The city of Diyarbakır had dreams, once
Cities, I believe, also have dreams like humans. In numerous travels to Edirne from the most western part of the country, to the southeastern cities Gaziantep, Mardin and Diyarbakır, I have come across these dreams.
Diyarbakır, which has been the venue of armed clashes since July, where a war climate reigns, is at the top of cities whose dreams have been shattered like glass castles.
The Diyarbakır Business Council, made up of 22 institutions including the Chamber of Commerce and Industry, Diyarbakır Trade Bourse and its Chamber of Merchants and Craftsmen, has recently presented a report to Deputy Prime Minister Mehmet Şimşek and Development Minister Cevdet Yılmaz in Ankara.
What would a business report mean, you might ask, in an environment where innocent children are dying one by one, where daily life has halted because of curfews, where 300,000 people had to leave their homes in three months?
In fact, as a writer friend from Diyarbakır told me, the effort of the Diyarbakır Business Council is to pour a cup of water on the region’s fire.
The report said in the Sur district of the city, more than 360 businesses have closed down, commercial activities have almost come to a full stop and the already high unemployment has peaked.
The tourism sector, which had big expectations last July after Diyarbakır’s ancient city walls and Hevsel Gardens were listed on UNESCO’s World Culture Heritage List, has also halted.
Including the five-star hotels in Diyarbakır, more than 20 hotels in the Sur district have closed. The report said the occupancy rates of these hotels during the resolution process were 80 percent to 85 percent; this figure now is zero.
I remember well what kind of an accommodation problem Diyarbakır had when I first visited the city at the end of 1990s. As far as I remember, there was only the old Kervansaray Hotel in Sur. Now, the renovated Kervansaray is a five-star hotel.

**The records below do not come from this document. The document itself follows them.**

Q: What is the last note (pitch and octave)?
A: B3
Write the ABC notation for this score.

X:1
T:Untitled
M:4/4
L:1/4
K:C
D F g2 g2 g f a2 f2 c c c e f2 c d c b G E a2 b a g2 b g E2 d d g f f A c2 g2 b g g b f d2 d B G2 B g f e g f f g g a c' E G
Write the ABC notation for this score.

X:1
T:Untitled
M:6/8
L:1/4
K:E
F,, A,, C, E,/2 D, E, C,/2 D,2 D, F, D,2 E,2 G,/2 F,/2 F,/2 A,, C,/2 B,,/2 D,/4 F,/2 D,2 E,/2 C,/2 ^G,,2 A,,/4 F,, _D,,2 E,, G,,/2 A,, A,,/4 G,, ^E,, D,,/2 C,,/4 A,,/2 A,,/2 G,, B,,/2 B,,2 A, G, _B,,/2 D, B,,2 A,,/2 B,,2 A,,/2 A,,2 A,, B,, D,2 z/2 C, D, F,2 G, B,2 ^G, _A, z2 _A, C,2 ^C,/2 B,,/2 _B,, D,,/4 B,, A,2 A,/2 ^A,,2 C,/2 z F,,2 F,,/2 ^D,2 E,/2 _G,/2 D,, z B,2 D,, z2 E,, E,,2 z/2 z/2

In an another visit to the city much before the resolution process, Chamber of Trade and Industry head Kutbettin Arzu told me that Diyarbakır had started silk production again, a reminder that the city once competed with Bursa in silk production.
He explained how they were making use of the EU funds to revive silk cocoon production, which measured 300 tons in the 1960s. He said they were aiming to revive tourism by restoring the city walls of Diyarbakır.
Arzu was later a deputy for the Justice and Development Party (AKP) and the Agriculture Minister for three months in the election government. We talked on the phone after they presented their report in Ankara.
“So many dreams the city of Diyarbakır had,” I told him.